→ PROBLEM
Output only the lines from the one holding "When you look" to the end of the data below, please, copied exactly.

→ Collection entries
• • • • • • •

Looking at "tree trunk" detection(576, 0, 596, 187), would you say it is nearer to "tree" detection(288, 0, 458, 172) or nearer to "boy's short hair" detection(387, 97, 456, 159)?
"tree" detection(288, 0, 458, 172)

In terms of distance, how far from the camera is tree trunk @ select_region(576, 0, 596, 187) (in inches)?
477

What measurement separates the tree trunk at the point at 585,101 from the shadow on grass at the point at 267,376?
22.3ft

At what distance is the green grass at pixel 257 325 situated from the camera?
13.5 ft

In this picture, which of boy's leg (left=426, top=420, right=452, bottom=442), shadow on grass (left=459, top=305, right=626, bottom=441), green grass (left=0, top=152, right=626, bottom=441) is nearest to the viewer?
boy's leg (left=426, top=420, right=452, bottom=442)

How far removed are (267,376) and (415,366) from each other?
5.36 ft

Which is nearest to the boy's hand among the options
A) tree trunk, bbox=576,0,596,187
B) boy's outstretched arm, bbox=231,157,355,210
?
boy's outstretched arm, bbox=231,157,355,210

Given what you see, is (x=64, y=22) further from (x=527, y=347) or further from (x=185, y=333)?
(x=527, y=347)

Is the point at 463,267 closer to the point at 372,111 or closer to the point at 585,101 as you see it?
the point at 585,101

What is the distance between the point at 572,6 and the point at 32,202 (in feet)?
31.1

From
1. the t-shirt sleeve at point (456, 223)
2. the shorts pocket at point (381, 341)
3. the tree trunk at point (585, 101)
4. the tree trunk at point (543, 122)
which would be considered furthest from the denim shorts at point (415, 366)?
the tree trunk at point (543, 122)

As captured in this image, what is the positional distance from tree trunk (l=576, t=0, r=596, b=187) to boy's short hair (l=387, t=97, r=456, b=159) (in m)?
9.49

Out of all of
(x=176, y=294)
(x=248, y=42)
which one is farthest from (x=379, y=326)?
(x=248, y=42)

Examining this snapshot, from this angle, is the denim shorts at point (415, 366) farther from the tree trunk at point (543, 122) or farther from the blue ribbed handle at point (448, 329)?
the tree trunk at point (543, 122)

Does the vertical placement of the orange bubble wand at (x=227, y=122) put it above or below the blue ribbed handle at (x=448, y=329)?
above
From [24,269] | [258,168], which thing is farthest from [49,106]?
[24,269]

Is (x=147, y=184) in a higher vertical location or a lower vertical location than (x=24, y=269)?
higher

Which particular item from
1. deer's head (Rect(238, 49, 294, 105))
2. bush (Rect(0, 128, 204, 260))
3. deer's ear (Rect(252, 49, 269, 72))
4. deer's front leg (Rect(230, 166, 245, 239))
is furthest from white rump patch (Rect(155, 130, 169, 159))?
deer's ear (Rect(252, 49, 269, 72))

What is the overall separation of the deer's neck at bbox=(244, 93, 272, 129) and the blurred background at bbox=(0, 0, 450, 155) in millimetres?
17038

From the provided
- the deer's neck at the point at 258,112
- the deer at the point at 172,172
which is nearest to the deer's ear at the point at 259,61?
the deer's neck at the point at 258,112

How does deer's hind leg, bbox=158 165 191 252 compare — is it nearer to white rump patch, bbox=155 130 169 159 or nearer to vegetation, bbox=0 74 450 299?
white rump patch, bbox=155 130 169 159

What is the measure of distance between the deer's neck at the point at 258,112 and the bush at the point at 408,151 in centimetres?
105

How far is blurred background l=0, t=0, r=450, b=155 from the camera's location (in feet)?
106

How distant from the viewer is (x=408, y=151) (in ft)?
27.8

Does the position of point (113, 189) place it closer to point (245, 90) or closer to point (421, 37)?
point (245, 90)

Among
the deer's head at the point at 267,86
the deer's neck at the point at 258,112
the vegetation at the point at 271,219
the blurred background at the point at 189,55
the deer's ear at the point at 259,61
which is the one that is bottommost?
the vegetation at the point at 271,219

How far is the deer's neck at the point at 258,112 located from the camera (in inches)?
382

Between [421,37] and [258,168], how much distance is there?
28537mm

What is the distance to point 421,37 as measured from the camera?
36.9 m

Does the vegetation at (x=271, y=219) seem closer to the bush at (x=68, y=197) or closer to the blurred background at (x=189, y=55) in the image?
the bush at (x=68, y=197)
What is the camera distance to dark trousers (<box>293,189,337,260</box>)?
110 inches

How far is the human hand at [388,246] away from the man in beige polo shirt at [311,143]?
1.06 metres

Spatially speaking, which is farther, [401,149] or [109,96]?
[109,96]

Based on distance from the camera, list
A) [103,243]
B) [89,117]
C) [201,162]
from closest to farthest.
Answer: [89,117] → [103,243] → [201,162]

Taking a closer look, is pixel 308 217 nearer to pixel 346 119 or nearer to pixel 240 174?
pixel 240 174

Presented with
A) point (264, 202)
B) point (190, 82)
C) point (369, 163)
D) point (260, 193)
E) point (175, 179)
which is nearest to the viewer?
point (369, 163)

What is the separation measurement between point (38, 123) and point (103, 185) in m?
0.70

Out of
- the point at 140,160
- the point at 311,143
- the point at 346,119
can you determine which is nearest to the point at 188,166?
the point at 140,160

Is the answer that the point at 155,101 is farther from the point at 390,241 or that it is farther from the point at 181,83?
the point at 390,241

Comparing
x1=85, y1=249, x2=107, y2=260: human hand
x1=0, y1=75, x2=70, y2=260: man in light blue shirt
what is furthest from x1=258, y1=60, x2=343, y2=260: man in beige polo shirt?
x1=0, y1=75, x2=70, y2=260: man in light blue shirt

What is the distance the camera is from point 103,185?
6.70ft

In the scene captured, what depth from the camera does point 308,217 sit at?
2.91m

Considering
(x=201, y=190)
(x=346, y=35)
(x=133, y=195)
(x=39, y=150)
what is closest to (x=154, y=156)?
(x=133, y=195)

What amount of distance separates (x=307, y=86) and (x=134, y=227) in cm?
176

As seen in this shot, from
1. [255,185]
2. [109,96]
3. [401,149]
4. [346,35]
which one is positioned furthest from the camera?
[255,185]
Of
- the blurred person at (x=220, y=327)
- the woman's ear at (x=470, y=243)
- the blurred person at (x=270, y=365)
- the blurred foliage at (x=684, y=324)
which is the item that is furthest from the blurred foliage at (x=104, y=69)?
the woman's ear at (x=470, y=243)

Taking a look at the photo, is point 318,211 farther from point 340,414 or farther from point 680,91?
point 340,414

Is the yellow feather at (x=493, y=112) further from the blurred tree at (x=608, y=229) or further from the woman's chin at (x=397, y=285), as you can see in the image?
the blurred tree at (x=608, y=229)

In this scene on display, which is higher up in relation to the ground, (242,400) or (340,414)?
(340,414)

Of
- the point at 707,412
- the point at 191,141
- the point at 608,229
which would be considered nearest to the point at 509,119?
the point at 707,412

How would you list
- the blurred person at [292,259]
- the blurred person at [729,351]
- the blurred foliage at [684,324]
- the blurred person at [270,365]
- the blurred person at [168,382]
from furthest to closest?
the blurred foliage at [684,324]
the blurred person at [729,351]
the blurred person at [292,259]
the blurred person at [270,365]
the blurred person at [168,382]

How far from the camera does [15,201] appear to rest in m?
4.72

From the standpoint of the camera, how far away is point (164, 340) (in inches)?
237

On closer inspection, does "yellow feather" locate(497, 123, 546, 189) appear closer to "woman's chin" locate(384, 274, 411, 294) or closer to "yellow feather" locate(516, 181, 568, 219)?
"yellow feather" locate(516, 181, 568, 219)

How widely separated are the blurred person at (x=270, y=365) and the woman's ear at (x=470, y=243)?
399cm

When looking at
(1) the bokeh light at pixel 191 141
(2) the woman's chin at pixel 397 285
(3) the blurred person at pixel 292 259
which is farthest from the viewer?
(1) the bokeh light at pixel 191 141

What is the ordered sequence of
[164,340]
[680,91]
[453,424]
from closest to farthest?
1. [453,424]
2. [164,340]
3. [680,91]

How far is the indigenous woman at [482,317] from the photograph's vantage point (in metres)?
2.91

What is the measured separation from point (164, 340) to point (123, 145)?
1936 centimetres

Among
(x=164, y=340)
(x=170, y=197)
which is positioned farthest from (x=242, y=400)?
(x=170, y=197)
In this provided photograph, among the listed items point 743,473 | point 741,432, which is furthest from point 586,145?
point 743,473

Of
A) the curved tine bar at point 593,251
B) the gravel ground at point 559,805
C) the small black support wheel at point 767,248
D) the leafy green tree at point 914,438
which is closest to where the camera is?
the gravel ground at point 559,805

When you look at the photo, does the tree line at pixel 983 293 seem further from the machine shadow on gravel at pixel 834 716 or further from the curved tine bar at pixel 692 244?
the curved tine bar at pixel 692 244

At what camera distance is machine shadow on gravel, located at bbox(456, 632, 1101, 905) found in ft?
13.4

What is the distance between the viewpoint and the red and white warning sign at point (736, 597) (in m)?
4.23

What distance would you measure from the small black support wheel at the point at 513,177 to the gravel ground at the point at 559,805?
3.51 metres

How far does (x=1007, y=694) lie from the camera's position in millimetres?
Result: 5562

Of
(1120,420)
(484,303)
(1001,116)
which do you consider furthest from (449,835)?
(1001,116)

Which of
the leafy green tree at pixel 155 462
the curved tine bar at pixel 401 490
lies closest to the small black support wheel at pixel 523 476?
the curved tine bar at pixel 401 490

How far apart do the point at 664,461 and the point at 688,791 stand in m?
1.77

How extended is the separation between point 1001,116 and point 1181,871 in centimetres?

• • • • • • •

→ TASK RESULT
When you look at the photo, does the tree line at pixel 983 293 seem further from the machine shadow on gravel at pixel 834 716 or further from the curved tine bar at pixel 692 244?
the curved tine bar at pixel 692 244

At what camera distance is machine shadow on gravel, located at bbox(456, 632, 1101, 905) found in ft?
13.4

What is the distance between the viewpoint and the red and white warning sign at point (736, 597) (in m)?
4.23

What distance would you measure from the small black support wheel at the point at 513,177 to the gravel ground at the point at 559,805?
3.51 metres

How far does (x=1007, y=694) lie from the camera's position in millimetres?
Result: 5562

Of
(1120,420)
(484,303)
(1001,116)
which do you consider furthest from (449,835)?
(1001,116)

Which of
the leafy green tree at pixel 155 462
the curved tine bar at pixel 401 490
lies closest to the small black support wheel at pixel 523 476?
the curved tine bar at pixel 401 490

How far apart do the point at 664,461 and the point at 688,791 stand in m?
1.77

How extended is the separation between point 1001,116 and point 1181,871 in centimetres?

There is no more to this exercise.